▸ **DATA PROVIDED**

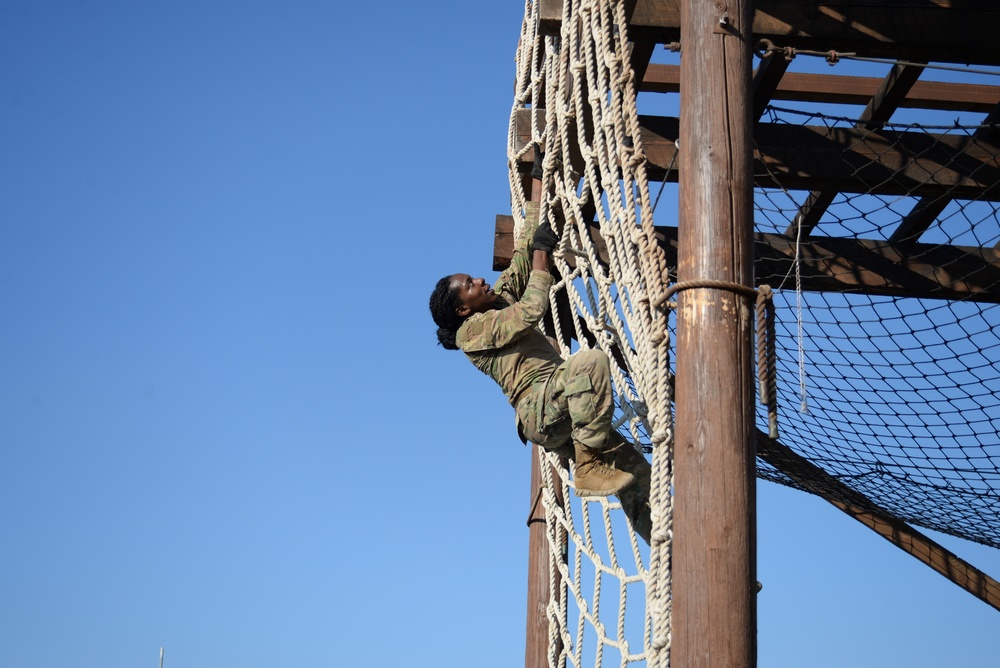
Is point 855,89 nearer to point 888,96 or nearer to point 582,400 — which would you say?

---

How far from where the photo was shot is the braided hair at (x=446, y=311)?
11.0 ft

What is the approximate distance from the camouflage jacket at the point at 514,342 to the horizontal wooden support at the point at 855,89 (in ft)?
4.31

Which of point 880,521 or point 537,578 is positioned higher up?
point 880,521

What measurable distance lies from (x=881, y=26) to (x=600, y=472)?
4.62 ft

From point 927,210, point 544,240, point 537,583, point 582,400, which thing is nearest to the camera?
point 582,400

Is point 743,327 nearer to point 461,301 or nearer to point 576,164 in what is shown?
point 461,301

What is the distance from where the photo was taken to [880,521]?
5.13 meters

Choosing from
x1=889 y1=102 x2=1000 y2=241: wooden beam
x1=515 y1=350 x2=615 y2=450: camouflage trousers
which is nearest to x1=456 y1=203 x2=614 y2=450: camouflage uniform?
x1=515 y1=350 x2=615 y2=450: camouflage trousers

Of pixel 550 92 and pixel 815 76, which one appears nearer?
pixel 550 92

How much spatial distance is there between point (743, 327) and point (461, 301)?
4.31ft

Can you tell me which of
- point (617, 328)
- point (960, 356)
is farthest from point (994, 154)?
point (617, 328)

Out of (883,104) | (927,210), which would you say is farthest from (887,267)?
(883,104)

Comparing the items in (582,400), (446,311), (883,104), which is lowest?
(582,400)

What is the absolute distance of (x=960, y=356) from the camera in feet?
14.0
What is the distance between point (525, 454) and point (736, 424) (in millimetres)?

▸ **WORK TO COMPLETE**
Convert the entries, starting with the line containing "Out of (883,104)" and continuing through the line containing "What is the distance between", into a numbered list that omits blank lines.

▸ **TASK RESULT**
1. Out of (883,104) | (927,210), which would you say is farthest from (887,267)?
2. (883,104)
3. Comparing the items in (582,400), (446,311), (883,104), which is lowest?
4. (582,400)
5. What is the absolute distance of (x=960, y=356) from the camera in feet?
6. 14.0
7. What is the distance between point (525, 454) and point (736, 424) (in millimetres)?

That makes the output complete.